(Task statement): Set down exactly the lines from the one containing "Metatarsals" to the final line of the records below, with every picture omitted.

(Task data):
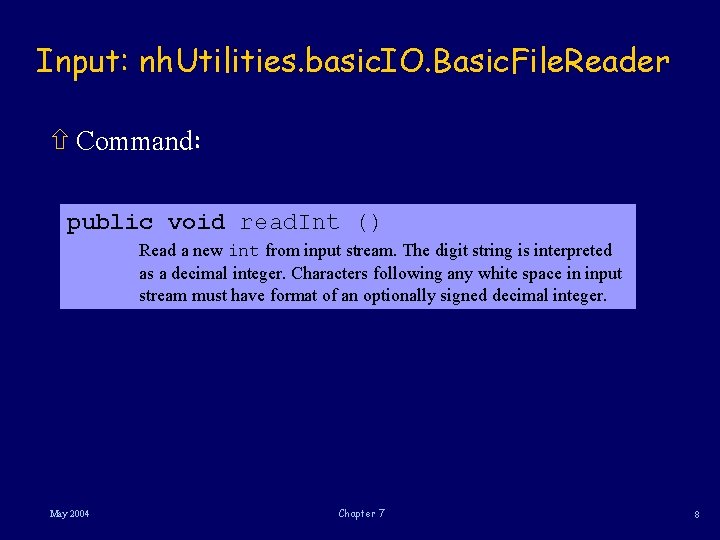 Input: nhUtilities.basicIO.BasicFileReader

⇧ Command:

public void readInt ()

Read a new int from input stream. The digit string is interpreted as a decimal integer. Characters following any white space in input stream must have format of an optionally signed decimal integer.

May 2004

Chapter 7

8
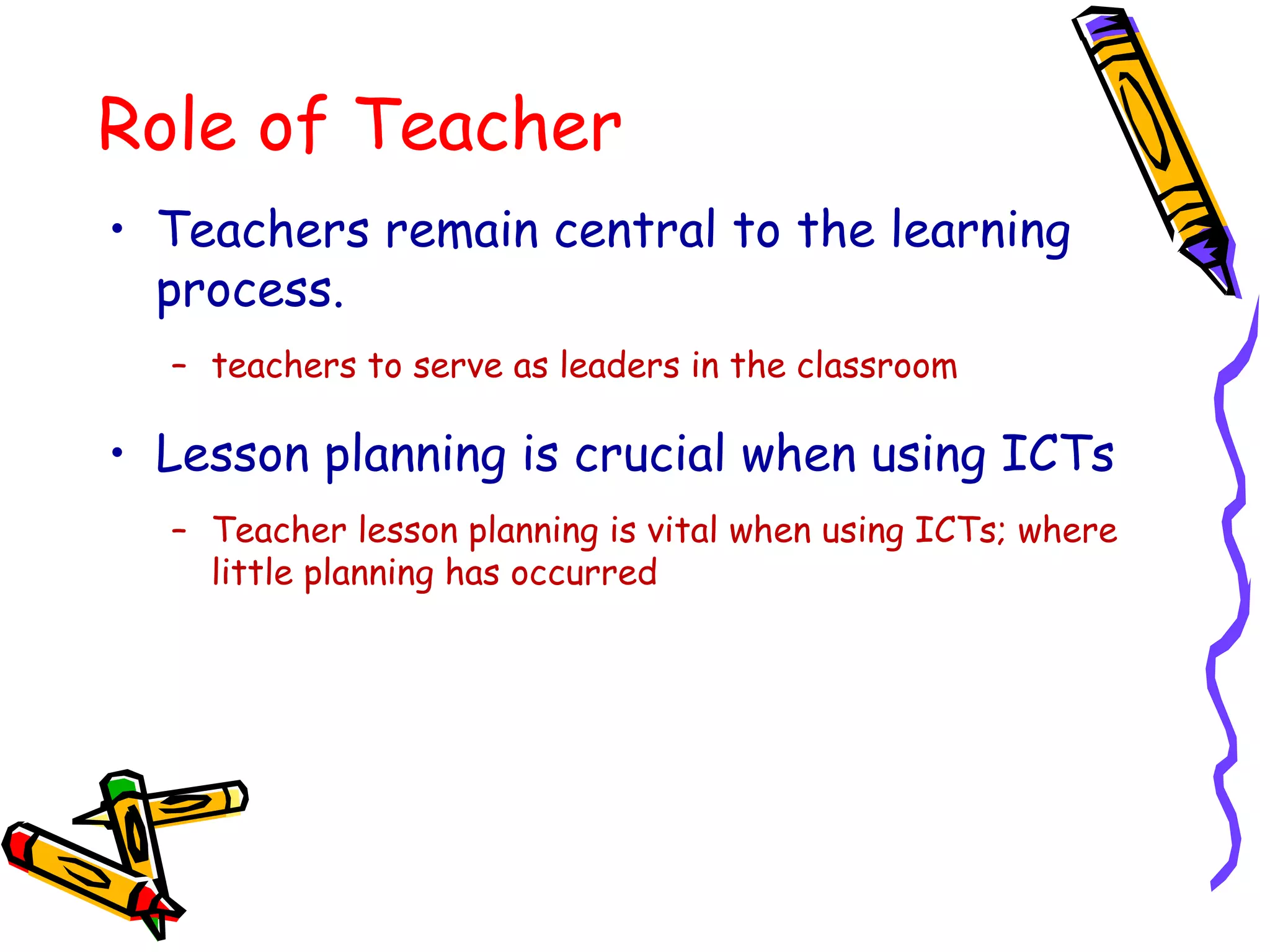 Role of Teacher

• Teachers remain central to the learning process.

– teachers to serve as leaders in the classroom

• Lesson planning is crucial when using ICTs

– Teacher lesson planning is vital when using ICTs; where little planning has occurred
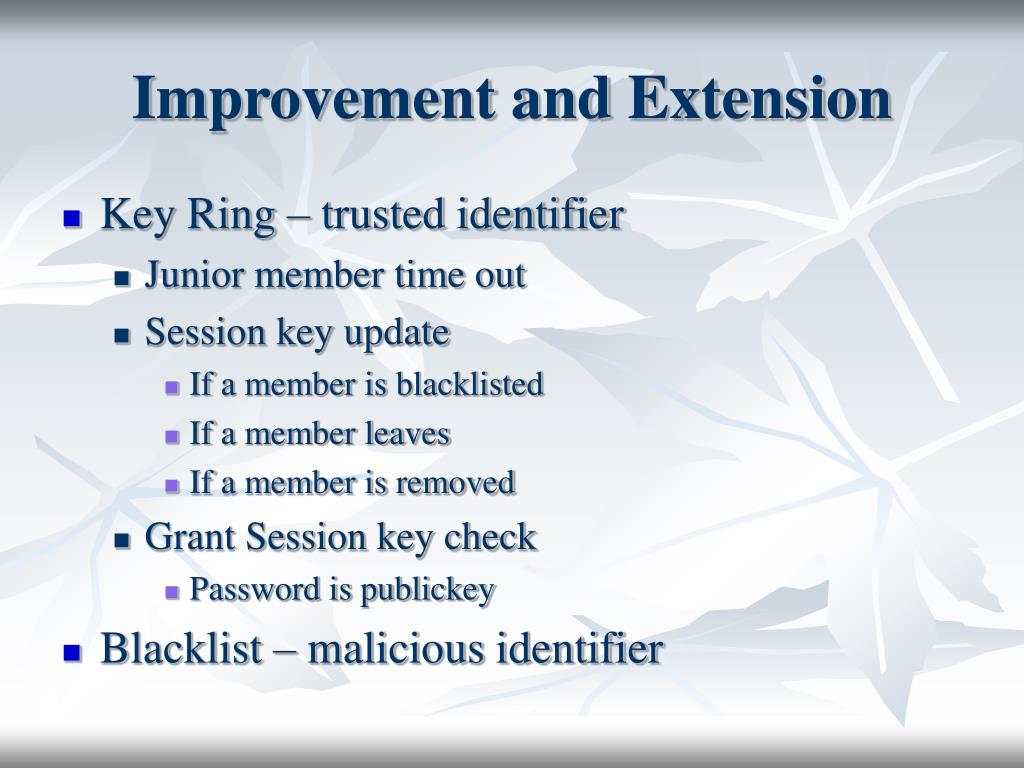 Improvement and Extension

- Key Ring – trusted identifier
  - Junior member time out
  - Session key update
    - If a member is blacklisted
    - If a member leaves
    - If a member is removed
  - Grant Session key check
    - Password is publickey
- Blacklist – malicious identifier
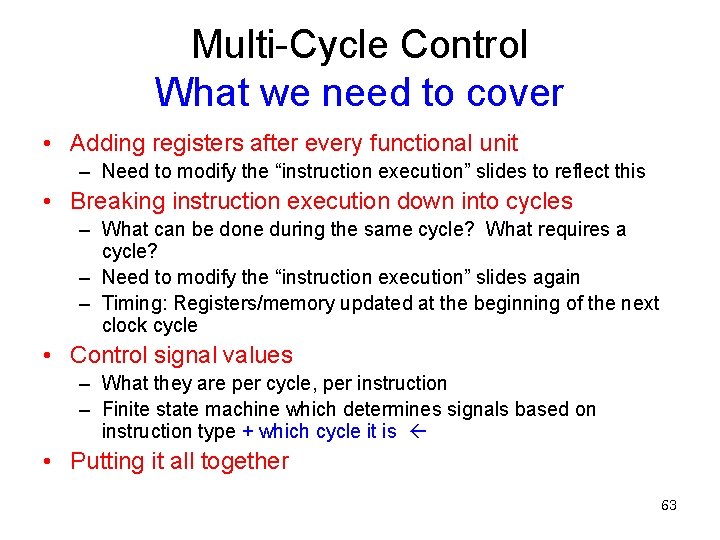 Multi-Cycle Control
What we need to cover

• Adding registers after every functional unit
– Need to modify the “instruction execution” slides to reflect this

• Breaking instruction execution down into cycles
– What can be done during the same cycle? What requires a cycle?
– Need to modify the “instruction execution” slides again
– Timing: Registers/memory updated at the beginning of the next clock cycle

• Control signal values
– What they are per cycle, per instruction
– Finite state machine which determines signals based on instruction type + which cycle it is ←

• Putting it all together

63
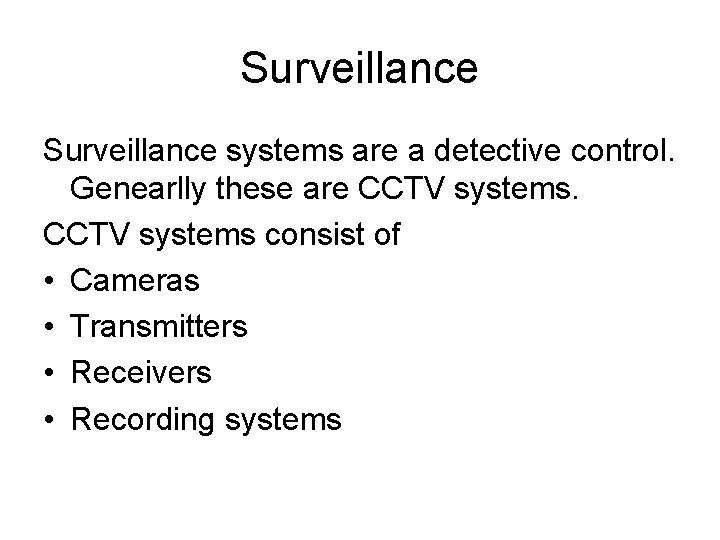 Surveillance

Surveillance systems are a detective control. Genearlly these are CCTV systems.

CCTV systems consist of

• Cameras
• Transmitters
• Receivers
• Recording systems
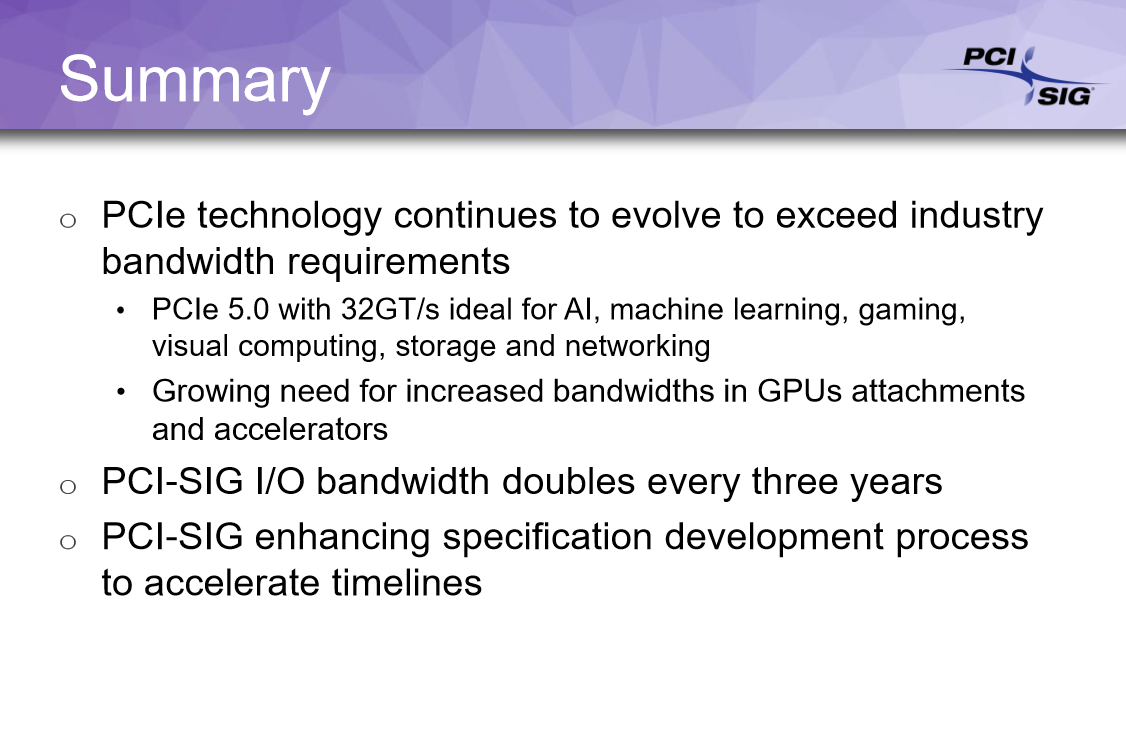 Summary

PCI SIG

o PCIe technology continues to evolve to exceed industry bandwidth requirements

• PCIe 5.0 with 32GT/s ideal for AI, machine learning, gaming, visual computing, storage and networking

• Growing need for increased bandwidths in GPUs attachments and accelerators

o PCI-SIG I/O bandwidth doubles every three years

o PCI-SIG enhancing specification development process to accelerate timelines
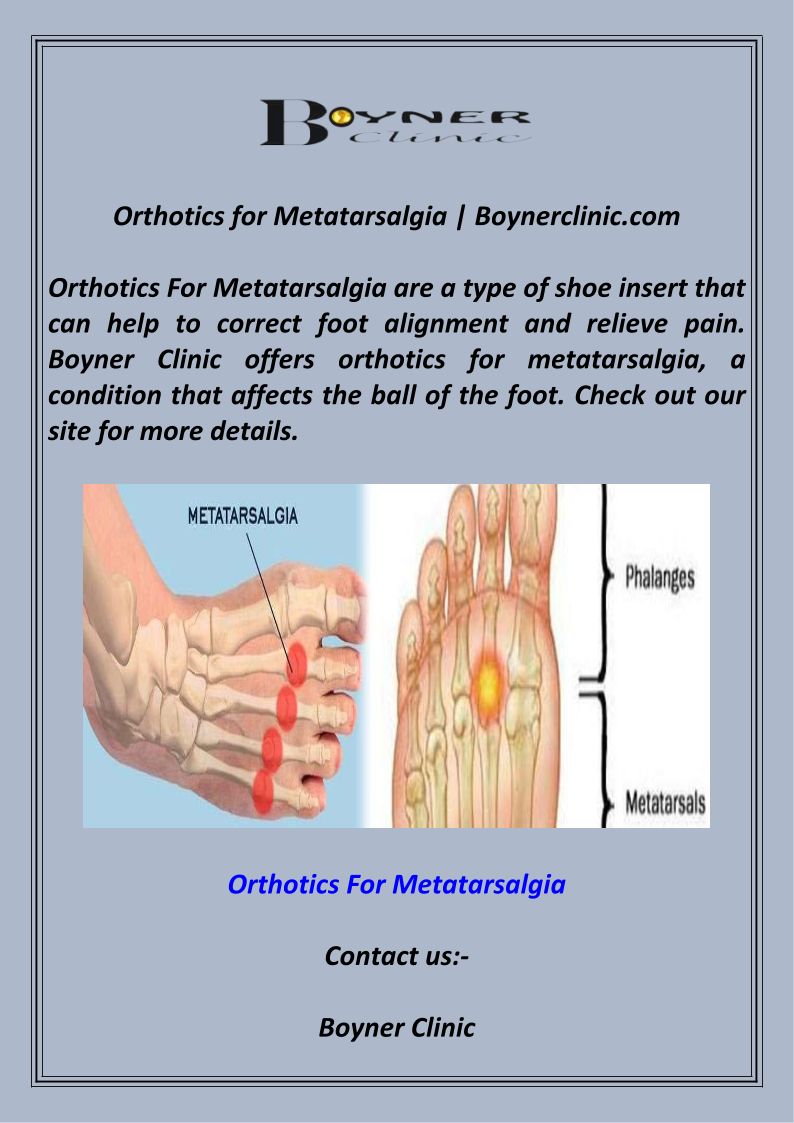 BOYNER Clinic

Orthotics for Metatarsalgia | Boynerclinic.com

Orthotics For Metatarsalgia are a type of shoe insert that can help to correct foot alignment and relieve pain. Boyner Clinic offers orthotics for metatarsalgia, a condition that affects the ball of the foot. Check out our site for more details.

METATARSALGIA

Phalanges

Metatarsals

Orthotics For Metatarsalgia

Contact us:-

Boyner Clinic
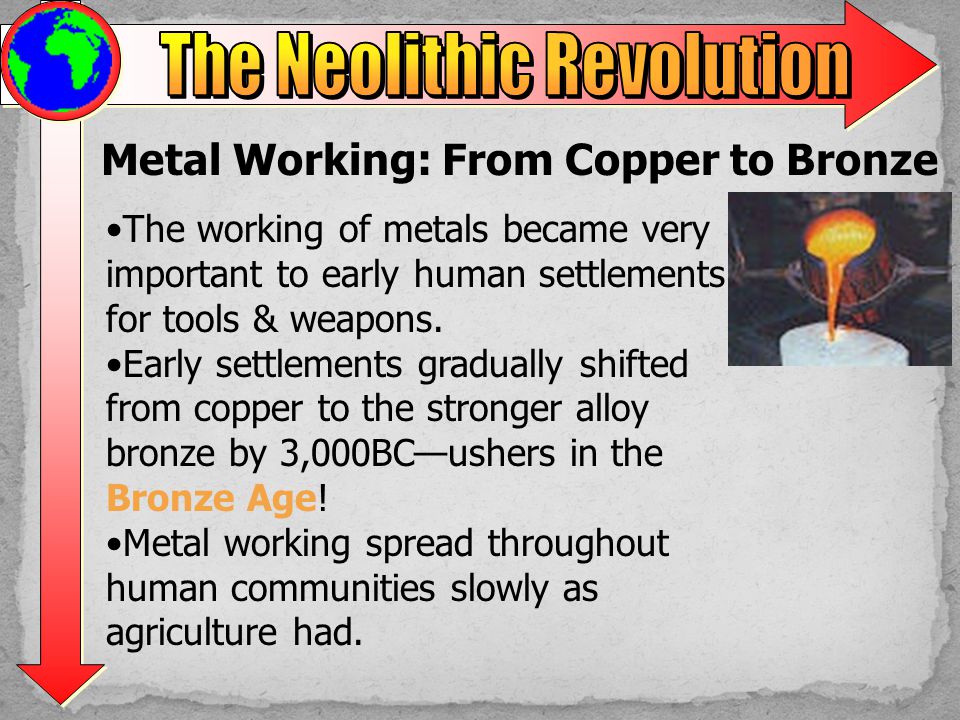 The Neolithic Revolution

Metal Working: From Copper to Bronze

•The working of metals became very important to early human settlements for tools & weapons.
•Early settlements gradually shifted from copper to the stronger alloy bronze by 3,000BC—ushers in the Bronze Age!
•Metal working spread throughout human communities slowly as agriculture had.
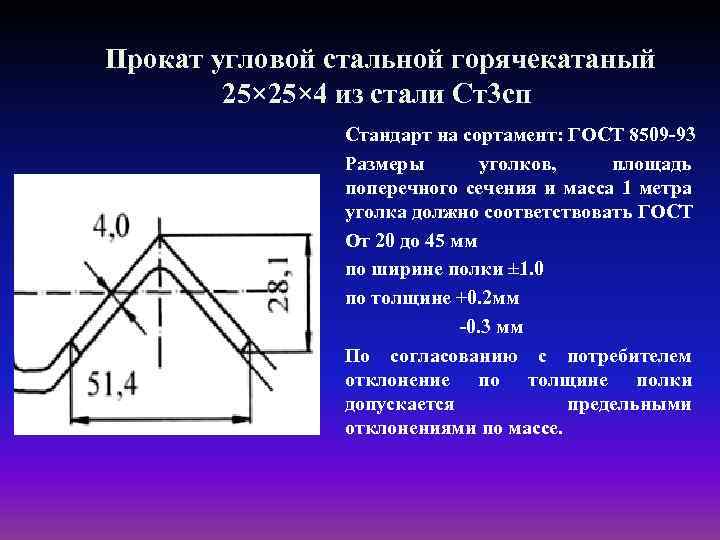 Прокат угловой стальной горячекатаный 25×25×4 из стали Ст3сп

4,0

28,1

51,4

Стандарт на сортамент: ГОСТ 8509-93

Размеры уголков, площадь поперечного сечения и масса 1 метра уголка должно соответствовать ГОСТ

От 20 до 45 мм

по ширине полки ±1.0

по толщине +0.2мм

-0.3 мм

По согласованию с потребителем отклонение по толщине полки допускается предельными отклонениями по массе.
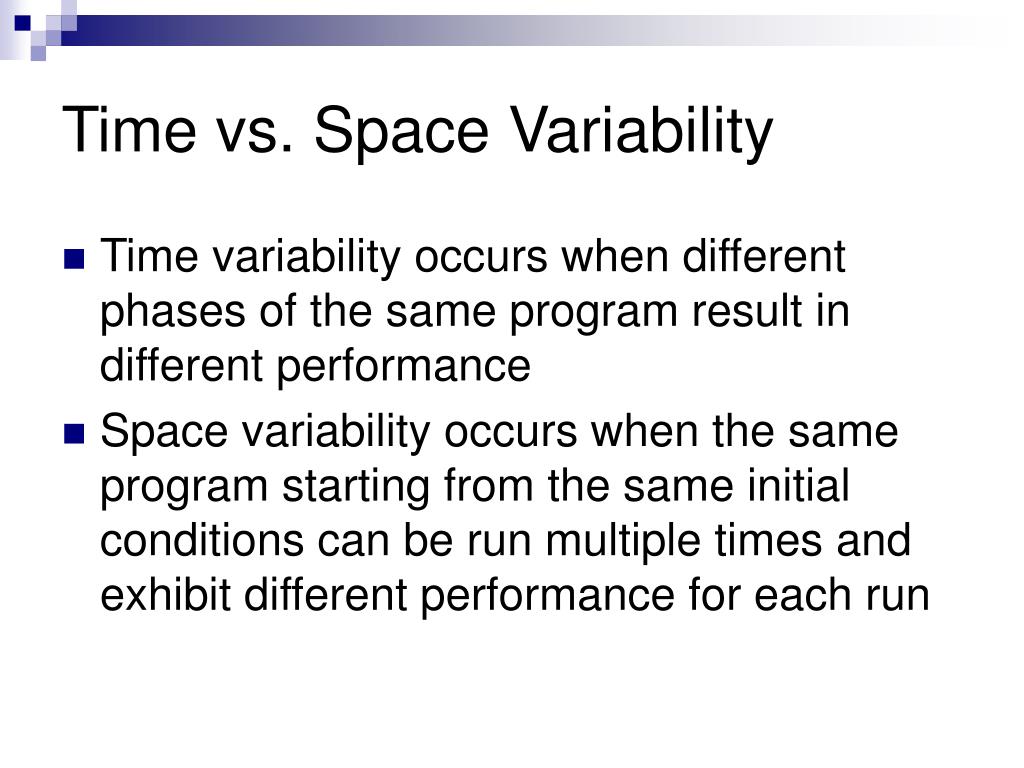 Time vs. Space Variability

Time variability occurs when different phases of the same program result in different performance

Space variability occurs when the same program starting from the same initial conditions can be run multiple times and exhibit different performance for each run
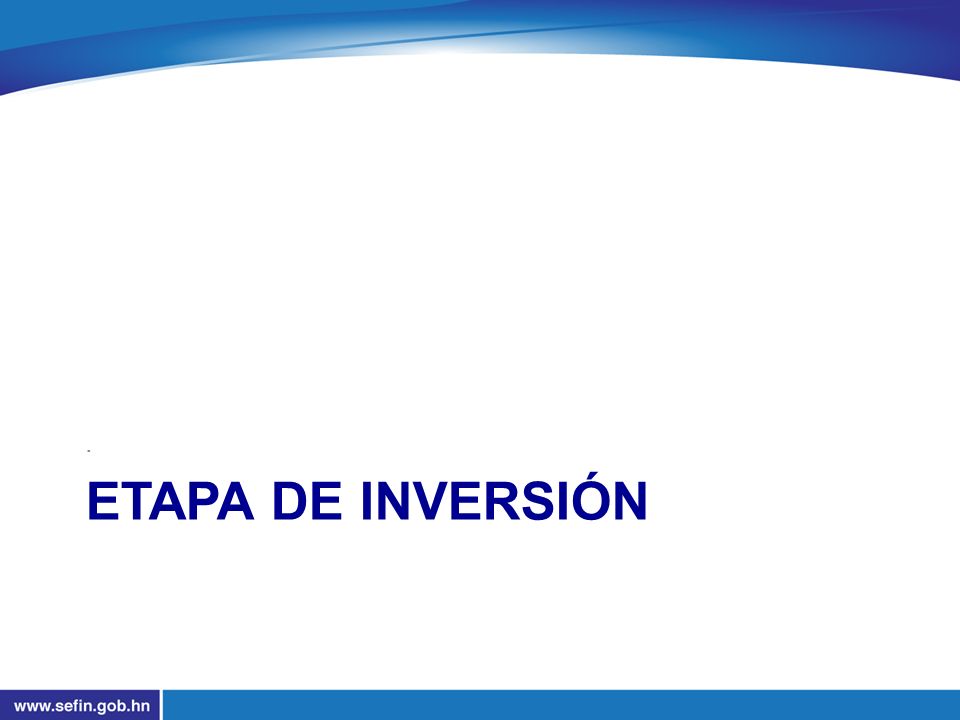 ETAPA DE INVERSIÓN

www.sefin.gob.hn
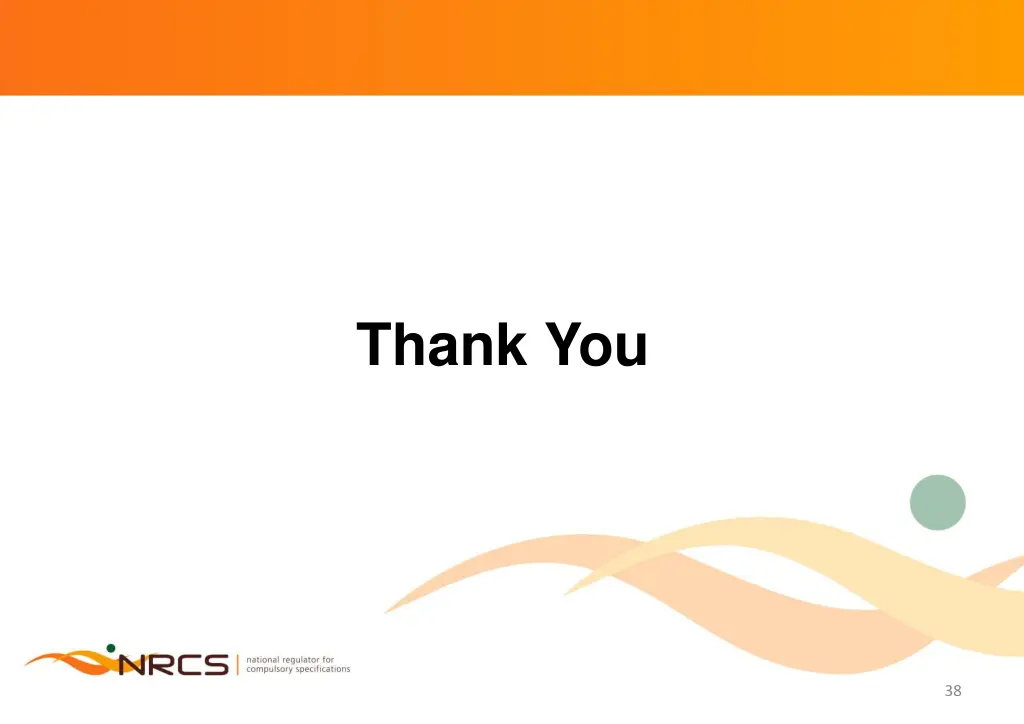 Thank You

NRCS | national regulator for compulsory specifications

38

(Exercise solution):
Metatarsals

Orthotics For Metatarsalgia

Contact us:-

Boyner Clinic
 The Neolithic Revolution

Metal Working: From Copper to Bronze

•The working of metals became very important to early human settlements for tools & weapons.
•Early settlements gradually shifted from copper to the stronger alloy bronze by 3,000BC—ushers in the Bronze Age!
•Metal working spread throughout human communities slowly as agriculture had.
 Прокат угловой стальной горячекатаный 25×25×4 из стали Ст3сп

4,0

28,1

51,4

Стандарт на сортамент: ГОСТ 8509-93

Размеры уголков, площадь поперечного сечения и масса 1 метра уголка должно соответствовать ГОСТ

От 20 до 45 мм

по ширине полки ±1.0

по толщине +0.2мм

-0.3 мм

По согласованию с потребителем отклонение по толщине полки допускается предельными отклонениями по массе.
 Time vs. Space Variability

Time variability occurs when different phases of the same program result in different performance

Space variability occurs when the same program starting from the same initial conditions can be run multiple times and exhibit different performance for each run
 ETAPA DE INVERSIÓN

www.sefin.gob.hn
 Thank You

NRCS | national regulator for compulsory specifications

38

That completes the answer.